We are using the HBase-indexer (KeyValue Store Indexer service) for indexing in NRT into Solr new/modified HBase data.
Information : The service (KeyValue Store Indexer) is configured with 10GB of memory on 6 hosts - the 6 data-nodes.
Recently, we have observed in one of our clusters that all the resident service "KeyValue Store Indexer" were down.
Some hours and many tests later, we have reach the conclusion that the service encounter an out of memory.
When we restart the service, it encounter an OOM within seconds.
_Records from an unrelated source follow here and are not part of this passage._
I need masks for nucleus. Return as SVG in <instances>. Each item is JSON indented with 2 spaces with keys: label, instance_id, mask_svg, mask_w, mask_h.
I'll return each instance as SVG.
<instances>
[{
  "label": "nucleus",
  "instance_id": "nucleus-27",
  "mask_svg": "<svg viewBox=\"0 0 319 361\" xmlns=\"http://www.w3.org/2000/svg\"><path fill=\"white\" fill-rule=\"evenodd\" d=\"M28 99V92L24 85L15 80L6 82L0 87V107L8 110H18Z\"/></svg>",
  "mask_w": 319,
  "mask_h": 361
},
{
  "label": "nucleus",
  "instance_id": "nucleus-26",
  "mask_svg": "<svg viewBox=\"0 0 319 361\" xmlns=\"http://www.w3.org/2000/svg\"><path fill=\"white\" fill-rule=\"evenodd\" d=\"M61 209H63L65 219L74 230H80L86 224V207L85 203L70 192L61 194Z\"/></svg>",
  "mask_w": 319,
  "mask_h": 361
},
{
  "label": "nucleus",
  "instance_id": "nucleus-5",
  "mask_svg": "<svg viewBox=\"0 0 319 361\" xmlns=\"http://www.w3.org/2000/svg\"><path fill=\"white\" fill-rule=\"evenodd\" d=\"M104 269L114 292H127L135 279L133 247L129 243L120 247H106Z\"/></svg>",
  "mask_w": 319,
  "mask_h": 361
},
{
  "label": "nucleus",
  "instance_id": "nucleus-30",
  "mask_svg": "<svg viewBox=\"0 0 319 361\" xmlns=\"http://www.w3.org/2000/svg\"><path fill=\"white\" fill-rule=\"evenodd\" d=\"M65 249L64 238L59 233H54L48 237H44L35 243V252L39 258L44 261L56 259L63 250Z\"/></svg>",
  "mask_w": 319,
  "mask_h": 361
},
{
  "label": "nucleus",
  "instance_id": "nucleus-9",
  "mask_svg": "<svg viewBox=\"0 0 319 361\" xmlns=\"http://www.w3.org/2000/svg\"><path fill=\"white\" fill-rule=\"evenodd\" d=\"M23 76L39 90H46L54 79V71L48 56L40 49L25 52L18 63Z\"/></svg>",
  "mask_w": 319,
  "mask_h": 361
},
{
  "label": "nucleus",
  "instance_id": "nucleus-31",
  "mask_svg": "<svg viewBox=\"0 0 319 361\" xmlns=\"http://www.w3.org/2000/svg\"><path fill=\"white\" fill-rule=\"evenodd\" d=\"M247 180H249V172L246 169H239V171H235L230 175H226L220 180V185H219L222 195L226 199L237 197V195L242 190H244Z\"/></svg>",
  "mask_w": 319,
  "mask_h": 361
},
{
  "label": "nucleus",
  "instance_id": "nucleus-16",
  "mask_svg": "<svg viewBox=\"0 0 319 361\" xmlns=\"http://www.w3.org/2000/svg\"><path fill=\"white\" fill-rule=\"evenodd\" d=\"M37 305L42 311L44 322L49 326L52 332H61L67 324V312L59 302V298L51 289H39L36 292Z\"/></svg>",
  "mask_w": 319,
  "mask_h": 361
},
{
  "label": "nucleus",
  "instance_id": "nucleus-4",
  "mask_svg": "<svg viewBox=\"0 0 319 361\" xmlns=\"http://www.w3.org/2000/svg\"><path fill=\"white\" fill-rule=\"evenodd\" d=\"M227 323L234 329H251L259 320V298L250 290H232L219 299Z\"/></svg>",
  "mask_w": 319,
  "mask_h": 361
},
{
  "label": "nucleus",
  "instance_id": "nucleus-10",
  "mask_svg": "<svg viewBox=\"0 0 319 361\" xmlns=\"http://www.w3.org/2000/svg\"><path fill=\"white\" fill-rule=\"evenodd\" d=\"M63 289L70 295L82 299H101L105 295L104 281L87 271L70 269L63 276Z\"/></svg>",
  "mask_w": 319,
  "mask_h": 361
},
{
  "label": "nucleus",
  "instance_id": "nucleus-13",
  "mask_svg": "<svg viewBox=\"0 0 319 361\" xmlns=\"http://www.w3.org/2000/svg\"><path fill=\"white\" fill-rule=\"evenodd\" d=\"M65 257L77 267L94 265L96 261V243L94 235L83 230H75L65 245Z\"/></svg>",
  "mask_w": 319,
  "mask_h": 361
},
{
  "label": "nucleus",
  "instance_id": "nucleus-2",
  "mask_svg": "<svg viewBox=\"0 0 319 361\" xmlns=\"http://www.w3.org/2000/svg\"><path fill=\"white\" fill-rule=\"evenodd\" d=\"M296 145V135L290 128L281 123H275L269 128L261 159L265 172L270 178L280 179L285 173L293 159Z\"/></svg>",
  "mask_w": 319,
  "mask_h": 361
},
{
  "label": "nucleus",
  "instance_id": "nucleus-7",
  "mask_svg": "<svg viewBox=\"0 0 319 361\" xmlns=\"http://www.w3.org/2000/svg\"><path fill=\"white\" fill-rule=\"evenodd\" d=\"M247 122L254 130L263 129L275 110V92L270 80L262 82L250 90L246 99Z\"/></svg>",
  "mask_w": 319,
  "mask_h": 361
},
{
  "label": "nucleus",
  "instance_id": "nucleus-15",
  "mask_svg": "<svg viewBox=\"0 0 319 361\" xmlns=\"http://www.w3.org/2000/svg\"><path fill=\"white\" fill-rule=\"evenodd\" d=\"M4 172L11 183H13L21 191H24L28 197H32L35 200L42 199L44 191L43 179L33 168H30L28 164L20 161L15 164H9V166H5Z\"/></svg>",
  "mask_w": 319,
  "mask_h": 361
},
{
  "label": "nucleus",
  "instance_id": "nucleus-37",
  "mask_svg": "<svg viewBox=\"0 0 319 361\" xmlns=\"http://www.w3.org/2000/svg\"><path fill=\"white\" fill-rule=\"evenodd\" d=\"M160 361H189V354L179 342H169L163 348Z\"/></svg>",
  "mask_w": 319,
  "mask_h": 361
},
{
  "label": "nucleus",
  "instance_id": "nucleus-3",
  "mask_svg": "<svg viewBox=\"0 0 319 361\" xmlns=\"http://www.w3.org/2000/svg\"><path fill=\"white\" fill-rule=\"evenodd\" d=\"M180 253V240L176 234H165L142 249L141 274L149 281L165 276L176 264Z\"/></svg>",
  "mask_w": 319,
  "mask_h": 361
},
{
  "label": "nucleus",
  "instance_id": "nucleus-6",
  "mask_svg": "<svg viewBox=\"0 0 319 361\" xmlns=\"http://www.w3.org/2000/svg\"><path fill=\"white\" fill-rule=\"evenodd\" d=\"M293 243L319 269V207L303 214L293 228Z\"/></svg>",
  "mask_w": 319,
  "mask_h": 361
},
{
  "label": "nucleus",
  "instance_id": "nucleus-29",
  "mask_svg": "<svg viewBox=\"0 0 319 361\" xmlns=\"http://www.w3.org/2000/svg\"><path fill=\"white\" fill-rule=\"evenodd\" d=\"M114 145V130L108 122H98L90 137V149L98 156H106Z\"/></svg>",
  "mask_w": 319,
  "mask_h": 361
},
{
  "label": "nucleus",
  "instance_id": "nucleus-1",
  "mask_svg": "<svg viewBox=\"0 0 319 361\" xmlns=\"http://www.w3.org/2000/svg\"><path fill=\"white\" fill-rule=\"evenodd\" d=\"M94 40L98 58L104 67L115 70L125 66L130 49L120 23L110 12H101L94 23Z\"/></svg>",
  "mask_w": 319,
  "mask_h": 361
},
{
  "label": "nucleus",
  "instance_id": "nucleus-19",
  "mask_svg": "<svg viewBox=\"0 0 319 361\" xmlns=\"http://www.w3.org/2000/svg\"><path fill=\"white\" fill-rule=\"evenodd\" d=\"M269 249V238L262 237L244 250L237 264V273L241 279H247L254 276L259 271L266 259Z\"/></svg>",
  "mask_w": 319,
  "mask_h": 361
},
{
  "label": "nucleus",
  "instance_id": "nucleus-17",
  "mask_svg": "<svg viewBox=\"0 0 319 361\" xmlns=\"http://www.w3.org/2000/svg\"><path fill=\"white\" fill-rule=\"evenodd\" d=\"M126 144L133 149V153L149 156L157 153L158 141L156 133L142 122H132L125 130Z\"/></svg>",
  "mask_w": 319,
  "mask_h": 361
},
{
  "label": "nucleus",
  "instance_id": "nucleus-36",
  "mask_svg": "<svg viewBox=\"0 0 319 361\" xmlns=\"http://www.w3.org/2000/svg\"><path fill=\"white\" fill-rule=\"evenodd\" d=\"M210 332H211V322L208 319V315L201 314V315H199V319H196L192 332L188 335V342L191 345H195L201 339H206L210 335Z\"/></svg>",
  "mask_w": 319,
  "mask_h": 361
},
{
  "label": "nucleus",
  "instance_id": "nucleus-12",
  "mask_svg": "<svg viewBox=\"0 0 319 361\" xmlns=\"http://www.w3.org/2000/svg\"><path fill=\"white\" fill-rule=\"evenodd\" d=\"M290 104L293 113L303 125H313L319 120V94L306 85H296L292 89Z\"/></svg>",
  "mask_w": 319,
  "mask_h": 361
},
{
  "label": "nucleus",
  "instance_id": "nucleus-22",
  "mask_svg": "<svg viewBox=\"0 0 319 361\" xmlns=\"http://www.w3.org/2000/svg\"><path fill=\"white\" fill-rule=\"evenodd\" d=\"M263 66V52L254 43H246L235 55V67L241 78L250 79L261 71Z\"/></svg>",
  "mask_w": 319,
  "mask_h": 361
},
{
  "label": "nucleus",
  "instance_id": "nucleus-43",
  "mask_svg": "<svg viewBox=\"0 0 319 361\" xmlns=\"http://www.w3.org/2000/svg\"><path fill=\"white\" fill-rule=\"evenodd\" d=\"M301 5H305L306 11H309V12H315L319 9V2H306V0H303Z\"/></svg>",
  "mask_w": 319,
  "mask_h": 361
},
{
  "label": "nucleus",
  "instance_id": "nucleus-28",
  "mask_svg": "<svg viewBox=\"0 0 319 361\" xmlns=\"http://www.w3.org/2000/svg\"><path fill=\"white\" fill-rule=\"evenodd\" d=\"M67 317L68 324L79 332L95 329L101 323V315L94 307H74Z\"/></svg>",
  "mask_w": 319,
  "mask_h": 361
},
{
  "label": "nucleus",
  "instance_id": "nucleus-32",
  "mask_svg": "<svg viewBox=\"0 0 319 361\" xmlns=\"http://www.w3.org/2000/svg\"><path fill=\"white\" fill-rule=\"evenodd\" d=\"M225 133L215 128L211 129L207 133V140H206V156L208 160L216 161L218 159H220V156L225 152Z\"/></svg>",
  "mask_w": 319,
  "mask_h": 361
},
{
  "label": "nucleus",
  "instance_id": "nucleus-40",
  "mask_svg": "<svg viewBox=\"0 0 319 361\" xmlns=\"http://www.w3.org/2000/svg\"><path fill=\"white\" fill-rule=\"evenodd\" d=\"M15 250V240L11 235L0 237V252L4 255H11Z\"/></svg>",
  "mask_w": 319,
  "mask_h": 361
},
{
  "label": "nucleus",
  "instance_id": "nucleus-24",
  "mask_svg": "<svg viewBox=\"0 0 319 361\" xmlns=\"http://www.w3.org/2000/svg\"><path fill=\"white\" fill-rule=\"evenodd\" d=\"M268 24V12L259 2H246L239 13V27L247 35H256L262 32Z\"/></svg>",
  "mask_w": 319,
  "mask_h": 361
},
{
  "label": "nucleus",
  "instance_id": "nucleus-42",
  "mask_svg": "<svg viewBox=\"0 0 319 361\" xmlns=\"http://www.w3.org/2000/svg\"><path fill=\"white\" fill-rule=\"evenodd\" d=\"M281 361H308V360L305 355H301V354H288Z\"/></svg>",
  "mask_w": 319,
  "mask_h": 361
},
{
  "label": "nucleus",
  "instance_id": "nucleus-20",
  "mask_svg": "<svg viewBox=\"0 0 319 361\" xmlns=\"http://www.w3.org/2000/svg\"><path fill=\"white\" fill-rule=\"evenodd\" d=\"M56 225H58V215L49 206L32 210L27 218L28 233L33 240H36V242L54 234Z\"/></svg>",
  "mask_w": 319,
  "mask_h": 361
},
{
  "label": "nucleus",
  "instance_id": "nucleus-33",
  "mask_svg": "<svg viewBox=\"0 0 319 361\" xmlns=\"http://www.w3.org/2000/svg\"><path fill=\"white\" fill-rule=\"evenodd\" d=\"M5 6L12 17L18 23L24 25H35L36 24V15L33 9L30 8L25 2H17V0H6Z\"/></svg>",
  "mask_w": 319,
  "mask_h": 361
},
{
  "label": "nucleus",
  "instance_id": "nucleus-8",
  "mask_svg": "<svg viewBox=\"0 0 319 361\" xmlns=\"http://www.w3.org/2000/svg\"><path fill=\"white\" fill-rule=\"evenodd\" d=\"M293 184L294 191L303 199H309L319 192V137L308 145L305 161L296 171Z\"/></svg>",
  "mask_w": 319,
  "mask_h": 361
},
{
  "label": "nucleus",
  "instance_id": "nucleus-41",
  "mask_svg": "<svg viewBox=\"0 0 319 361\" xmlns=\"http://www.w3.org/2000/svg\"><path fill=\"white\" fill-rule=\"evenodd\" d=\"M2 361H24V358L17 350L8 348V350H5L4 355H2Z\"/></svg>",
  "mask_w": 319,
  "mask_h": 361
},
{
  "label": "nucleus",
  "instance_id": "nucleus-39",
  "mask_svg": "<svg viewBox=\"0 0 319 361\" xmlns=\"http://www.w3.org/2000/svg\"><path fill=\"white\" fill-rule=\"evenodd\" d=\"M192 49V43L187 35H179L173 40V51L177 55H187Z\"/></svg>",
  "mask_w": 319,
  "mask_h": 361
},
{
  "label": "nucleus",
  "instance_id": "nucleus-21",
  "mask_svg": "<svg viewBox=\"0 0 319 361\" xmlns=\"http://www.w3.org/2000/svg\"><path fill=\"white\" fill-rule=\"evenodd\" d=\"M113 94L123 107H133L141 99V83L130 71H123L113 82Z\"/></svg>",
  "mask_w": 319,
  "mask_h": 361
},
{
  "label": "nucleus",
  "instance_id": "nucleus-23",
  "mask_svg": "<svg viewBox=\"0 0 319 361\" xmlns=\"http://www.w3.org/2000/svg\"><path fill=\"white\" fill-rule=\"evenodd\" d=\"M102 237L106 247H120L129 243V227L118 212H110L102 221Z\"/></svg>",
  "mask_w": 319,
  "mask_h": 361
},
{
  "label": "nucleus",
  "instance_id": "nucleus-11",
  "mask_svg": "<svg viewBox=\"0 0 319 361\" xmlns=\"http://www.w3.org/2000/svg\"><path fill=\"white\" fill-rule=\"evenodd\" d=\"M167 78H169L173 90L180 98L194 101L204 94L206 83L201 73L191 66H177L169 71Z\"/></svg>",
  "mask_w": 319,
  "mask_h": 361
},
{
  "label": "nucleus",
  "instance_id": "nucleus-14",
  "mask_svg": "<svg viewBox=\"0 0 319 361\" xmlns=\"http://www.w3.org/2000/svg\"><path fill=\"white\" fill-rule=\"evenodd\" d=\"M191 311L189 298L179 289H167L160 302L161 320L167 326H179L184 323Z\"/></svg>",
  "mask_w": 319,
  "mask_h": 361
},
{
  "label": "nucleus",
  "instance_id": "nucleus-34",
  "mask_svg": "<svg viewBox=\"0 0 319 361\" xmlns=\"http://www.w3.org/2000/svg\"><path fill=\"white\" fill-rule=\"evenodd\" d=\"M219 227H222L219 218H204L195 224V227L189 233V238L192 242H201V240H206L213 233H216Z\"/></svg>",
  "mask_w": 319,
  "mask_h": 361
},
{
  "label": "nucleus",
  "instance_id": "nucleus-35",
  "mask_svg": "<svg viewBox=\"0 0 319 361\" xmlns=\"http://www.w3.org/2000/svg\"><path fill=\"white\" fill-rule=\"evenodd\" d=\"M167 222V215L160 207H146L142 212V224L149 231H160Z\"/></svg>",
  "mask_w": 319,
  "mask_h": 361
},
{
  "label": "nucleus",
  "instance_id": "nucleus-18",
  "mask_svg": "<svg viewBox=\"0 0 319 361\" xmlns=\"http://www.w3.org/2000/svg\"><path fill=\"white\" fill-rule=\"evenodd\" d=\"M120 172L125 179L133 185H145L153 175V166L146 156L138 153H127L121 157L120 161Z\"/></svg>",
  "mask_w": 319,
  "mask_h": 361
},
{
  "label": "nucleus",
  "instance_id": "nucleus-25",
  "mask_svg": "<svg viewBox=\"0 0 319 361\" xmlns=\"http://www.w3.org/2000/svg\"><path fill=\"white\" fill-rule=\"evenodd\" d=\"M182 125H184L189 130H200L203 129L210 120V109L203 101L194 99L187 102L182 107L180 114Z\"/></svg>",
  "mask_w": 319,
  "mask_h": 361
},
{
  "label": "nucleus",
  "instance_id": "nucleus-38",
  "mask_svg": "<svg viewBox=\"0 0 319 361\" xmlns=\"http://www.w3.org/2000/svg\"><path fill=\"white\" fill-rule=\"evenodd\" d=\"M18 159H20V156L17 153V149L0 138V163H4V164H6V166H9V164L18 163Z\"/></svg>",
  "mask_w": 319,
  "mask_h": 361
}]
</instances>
I made an head-dump of one of the service, and it shows an accumulation of objects. I interpret this like this :
- The service boot
- It tried to load in memory every sepEvent/WAL entry available
- The JVM blows up when reaching the max heap size
My question is :
- Is there a way to "throttle" the number of sepEvents/WAL entries consummed by the service KeyValue Store Indexer in order to "manage" the memory ?
There is one particular indexer that seems to have an issue.
| Host | Queue size | Size all HLogs | Current HLog | Age last | TS last | Peer | | | (incl. current) | (excl. current) | progress | shipped op | shipped op | count | | xxxxxxxx.xxx.xxxxx.xxx.xxx.xxxx,60020,14853716 | 208 | 12024.3 MB | 35 % | (enable jmx) | unknown | unkno |
Seems like the indexer do not manage to process the "queue". The size of the queue correspond to 208 oldWALs referenced and not purged from HBase (because they are referenced by the indexer).
In these WALs there is only little data regarding the corresponding HBase table.
I guess there is in one of these WALs some corrupt data that the indexer do not manage to process and get stuck ? And until it is processed, the WALs will keep to pill up.
I'll raise a support ticket about that. Because it's clearly not easy to spot the initial issue leading to this. And how it can be fixed without deleting/reinstalling the indexer.
For the moment we have not managed to narrow down the issue with the support and I was forced to clean the plateform.
So the investigation are suspended right now.